§ Information shown
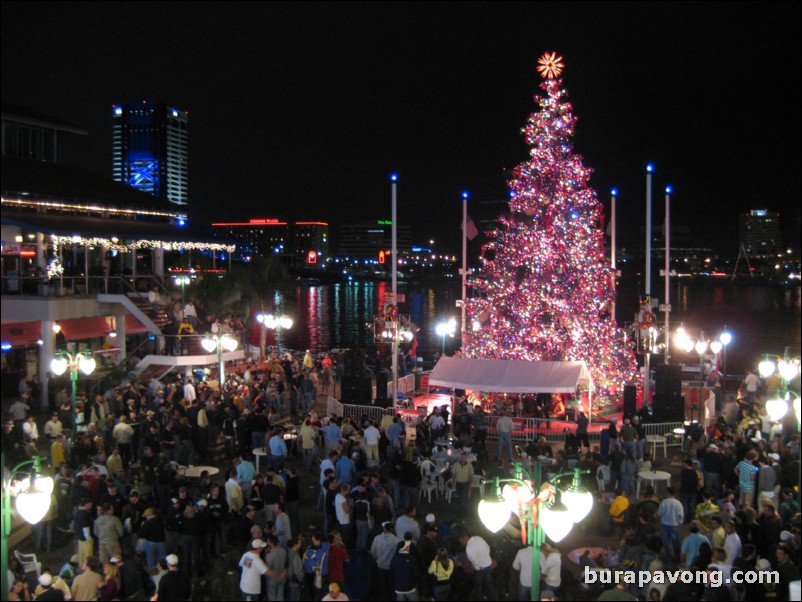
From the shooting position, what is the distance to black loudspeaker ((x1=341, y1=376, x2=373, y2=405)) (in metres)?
22.8

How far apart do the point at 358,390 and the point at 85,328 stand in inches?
468

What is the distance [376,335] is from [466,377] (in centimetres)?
332

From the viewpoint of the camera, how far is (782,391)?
18.4 meters

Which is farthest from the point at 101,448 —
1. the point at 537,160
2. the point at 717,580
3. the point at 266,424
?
the point at 537,160

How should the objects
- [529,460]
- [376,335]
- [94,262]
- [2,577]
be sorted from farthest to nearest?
[94,262] → [376,335] → [529,460] → [2,577]

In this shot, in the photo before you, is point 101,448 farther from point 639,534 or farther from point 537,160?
point 537,160

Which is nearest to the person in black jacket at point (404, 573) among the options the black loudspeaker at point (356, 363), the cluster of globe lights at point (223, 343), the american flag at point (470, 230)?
the black loudspeaker at point (356, 363)

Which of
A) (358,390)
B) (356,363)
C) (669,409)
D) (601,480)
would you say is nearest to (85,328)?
(356,363)

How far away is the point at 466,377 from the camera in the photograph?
21.4 meters

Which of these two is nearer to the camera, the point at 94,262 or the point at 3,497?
the point at 3,497

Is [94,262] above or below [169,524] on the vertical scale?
above

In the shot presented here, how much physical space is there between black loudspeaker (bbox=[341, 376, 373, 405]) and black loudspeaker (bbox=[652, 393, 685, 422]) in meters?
8.39

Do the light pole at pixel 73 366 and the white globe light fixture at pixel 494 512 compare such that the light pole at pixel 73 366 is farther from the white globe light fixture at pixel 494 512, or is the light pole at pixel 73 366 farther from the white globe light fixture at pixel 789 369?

§ Exercise
Copy the items above word for word, from the start through the line containing "[94,262] → [376,335] → [529,460] → [2,577]", with both ends included. Leave the pictures out of your answer.

§ The answer
From the shooting position, what is the distance to black loudspeaker ((x1=341, y1=376, x2=373, y2=405)) (in metres)?
22.8

How far apart do the point at 358,390 and the point at 85,328 stand in inches?
468

What is the distance [376,335] is from [466,377] (in centimetres)?
332

From the viewpoint of the camera, how far is (782,391)?
18.4 meters

Which is farthest from the point at 101,448 —
1. the point at 537,160
2. the point at 717,580
3. the point at 266,424
?
the point at 537,160

How should the objects
- [529,460]
- [376,335]
- [94,262]
- [2,577]
be sorted from farthest to nearest?
[94,262] → [376,335] → [529,460] → [2,577]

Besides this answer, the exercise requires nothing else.